Ajay copes with the aftermath of Birju’s accident by searching for acceptance and love from his family, then from his peers. Ajay first begins praying day and night with his mother and aunt, since that is what his mother and culture taught him to do. After some time, he begins communicating directly with God, or at least his version of God. Ajay recalls how he used to picture God as Clark Kent, and how he talked to God about his situation and what would happen in the future. In one conversation, Ajay attempts to bargain with God, begging him to erase the three minutes Birju was underwater, to no avail (59). These two series of events and his decision to turn to religion first as a coping mechanism show that he is clearly influenced by his mother’s strong belief in religion and faith and wishes to get validation and acceptance from her. Slowly, he loses motivation to pray, becomes bored with singing prayers, and loses faith, so he stops visiting Birju’s hospital room and stops having conversations with God. This is when he realizes he has to find another way to cope with his feelings. Ajay confesses his friend Jeff about Birju’s condition, then makes up lies to make his brother sound even better than he truly was. He recounts the extravagant lies he told, stories about how Birju beat up people who were bullying Ajay, how Birju became fluent in French in two weeks, and many more (103-109). This is just one of Ajay’s desperate attempts to obtain validation from his classmates. The second time this occurs is when Ajay begins tenth grade. He first calls a girl named Rita and tells her he has a crush on her, that he thinks she’s attractive, and he asks her on a date. She rejects him and Ajay immediately goes to find another girl. He pursues Minakshi, another girl in his grade who he does not find as attractive. He keeps whispering “I love you” and dropping love notes to her in the halls and during class until she finally notices him and they begin dating (168-169). He probably does this because he is not getting attention and affection at home, so he is forced to search for it elsewhere. His relationship makes him feel happy and gives him hope for the future for the first time, showing how this coping mechanism actually works for him, at least for a short time.

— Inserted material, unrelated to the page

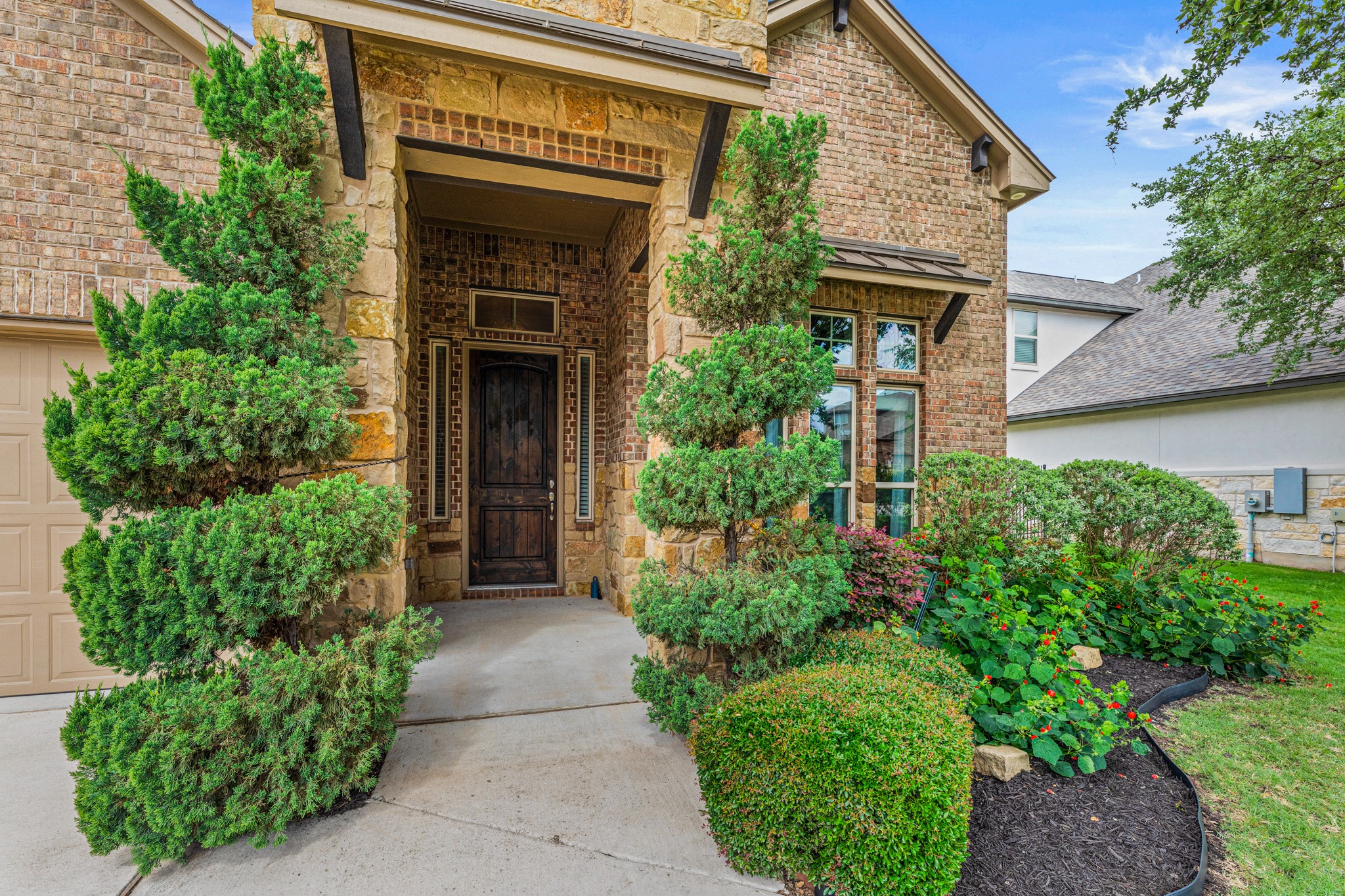 108 Redtail Lane Leander, TX 78641 - Photo 2 of 39 Built like a model home - check the abundant upgrades.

Although they each use their own coping mechanisms, each member of the family has similar coping mechanisms because they all are trying to escape or distract themselves from their reality. While Shuba utilizes her religion and anger to vent her emotions and lull herself into a false sense of security and hope, Rajinder drinks to escape from his reality, and Ajay searches for love and acceptance from people outside his family. Shuba’s decision to turn to religion and anger show that she is more willing than Rajinder to accept various parts of her reality while avoiding others, while he wishes to simply avoid it all and distract himself from their situation. Ajay’s coping mechanisms are similar to his parents’ because he wishes to distract himself from a large portion of his reality: the fact that his parents’ are not paying as much attention to him and the fact that his brother will likely never recover from his brain damage.